Effect of macro- and microstructural features on the corrosion behavior of additively manufactured alloy 625

The aim of the work is to investigate the general and localized corrosion behavior of Alloy 625 obtained via different AM technologies, namely laser powder bed fusion (LPBF) and metal fused filament fabrication (MFFF). The outcomes of these evaluations were compared with the traditionally manufactured material (hot rolling). The macro- and microstructures as well as unique surface features of the AM-produced specimens were assessed in terms of digital optical microscopy and scanning electron microscopy. Intergranular corrosion susceptibility tests, in compliance with ASTM G28 method A (1), potentiodynamic and potentiostatic polarization tests were performed. The electrochemical tests were carried out in sulfuric acid according to the ASTM G5 standard (2) and in deaerated chloride solutions.

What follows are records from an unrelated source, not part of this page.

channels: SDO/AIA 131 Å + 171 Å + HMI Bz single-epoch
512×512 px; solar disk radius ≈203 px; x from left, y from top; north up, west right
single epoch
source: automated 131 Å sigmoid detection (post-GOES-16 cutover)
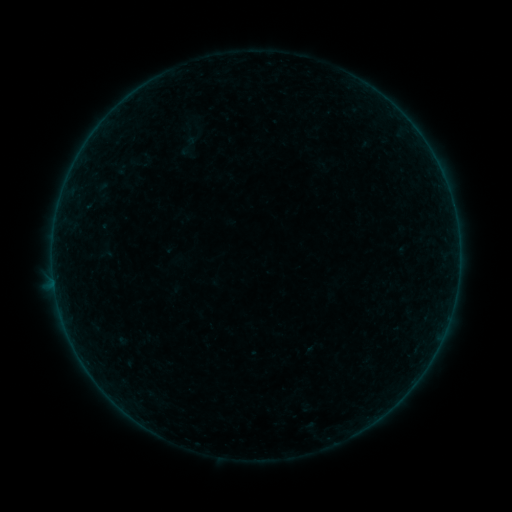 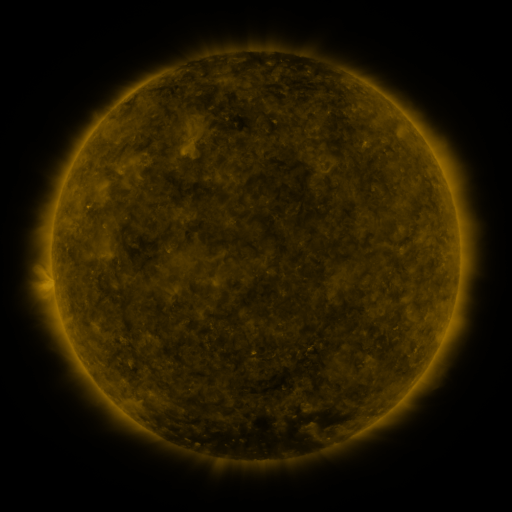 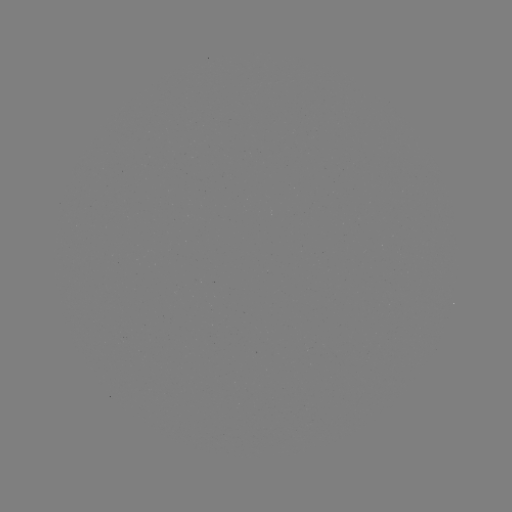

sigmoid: <bbox>176, 134, 201, 159</bbox>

The results demonstrated that the surface features, porosity, as well as the microstructure are strictly dependent upon the manufacturing technology. Corrosion morphologies change significantly in function of the unique macro- and microstructural features. Susceptibility to intergranular corrosion tests carried out on the MFFF alloy only revealed not penetrating attack. The results of potentiostatic and potentiodynamic tests showed a passive behavior over a wide range of potentials, thus confirming the very high corrosion resistance to localized corrosion of the additive manufacturing Alloy 625 in neutral chloride solutions. In acidified chloride solution (pH = 3) the presence of crevice attacks on MFFF specimens was detected.